[Excerpt Boundary: Start]

- Kousba Location within Lebanon
- Coordinates: 34°18′6″N 35°51′10″E﻿ / ﻿34.30167°N 35.85278°E
- Country: Lebanon
- Governorate: North Governorate
- District: Koura District
- Highest elevation: 500 m (1,600 ft)
- Lowest elevation: 450 m (1,480 ft)
- Time zone: UTC+2 (EET)
- • Summer (DST): UTC+3 (EEST)
- Dialing code: +961

= Kousba =

Village in Koura District, Lebanon

Kousba (كوسبا) is a village in the Koura District, in the Northern Governorate of Lebanon. Kousba has around 5,000 residents, most of which are Greek Orthodox.

== Etymology ==
According to the elderly residents of this town, the name Kousba comes from the word "hidden" because of how it lies between mountains.

== Geography ==
Kousba's surface is 6.02 square kilometers, with an altitude of 500 meters.

Kousba is situated 18 km south of Tripoli and 12 km east of Chekka. A main road that runs from Chekka to Bsharri (called "Chekka Arz Highway") passes through Kousba.

There are many landmarks in Kousba, including ancient historical monuments, touristic attractions, religious sites, sport clubs, teaching institutions and social clubs.

==Demographics==
In 1953, Kousba's population was 1,732, making it the second most populous village in the Koura District after Amyoun. Its population has since increased to about 5,000 residents. Statistics from the 2004 municipal elections indicated that Kousba had 7,193 registered voters—of which 4,940 voted.

In 2014, Christians made up 94.96% of registered voters in Kousba. 79.10% of the voters were Greek Orthodox and 13.09% were Maronite Catholics.

==Economy==
There are 23 companies in Kousba that have more than five employees.

==Education==
There were 311 students enrolled in its two public schools in 2002.

==Human resources==
===Health===
Kousba has one medical center but no hospitals.

==Families in Kousba==

Abdullah, Andraous, Antoun, Atieh, Awad, Ayoub, Azar, Bchara, Braheem, Chehade, Dannawi, Fadil, Farah, Fayad, Ghazi, Gosen, Greij, Habib, Hakeem, Hanna, Haykal, Ibrahim, Isaac, Israel, Jabbour, Kamar, Kanaan, Kheir, El-Khoury, Manssour, Mitri, Moussa, Nahas, Namey, Nasr, Nassar, Rihana, Roumi, Saab, Saba, Saddic, Sarkis, Sarraf, Sassine, El-Tom, Wakeem, Yacoub, Younis, Youssef, Zeidan and El Zalameh.

[Excerpt Boundary: End]
[Recorded information Boundary: Start]

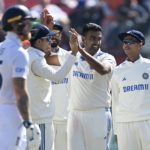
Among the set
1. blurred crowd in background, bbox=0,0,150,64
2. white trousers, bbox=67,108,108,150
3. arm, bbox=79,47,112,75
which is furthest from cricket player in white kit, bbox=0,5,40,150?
blurred crowd in background, bbox=0,0,150,64

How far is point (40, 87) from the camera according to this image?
29.8 ft

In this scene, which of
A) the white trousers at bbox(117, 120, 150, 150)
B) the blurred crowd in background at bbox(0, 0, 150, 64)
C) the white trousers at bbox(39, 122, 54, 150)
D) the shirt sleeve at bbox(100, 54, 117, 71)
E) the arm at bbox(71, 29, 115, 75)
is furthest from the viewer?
the blurred crowd in background at bbox(0, 0, 150, 64)

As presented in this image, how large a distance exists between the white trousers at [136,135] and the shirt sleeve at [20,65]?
266 centimetres

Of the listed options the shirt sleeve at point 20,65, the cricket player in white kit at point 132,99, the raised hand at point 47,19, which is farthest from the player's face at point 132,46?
the shirt sleeve at point 20,65

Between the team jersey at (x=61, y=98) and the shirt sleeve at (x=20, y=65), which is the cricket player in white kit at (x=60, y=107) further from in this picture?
Result: the shirt sleeve at (x=20, y=65)

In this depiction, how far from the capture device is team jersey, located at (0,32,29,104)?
7.63m

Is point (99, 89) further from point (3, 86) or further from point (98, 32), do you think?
point (3, 86)

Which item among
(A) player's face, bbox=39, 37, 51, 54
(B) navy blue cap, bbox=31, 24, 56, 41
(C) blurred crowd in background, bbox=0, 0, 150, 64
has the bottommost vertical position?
(A) player's face, bbox=39, 37, 51, 54

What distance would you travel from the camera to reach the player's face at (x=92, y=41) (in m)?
9.91

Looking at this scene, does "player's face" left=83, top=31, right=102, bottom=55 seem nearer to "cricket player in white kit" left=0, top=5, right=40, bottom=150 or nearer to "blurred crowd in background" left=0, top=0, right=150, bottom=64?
"cricket player in white kit" left=0, top=5, right=40, bottom=150

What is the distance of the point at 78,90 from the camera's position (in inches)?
391

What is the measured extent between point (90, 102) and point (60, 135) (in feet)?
2.84

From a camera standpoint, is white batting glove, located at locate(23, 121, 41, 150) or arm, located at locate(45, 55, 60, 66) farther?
arm, located at locate(45, 55, 60, 66)

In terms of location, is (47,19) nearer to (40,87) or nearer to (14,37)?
(40,87)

[Recorded information Boundary: End]

From the article on Kousba, list every kind of landmark that the article says can be found in the village.

ancient historical monuments, touristic attractions, religious sites, sport clubs, teaching institutions, social clubs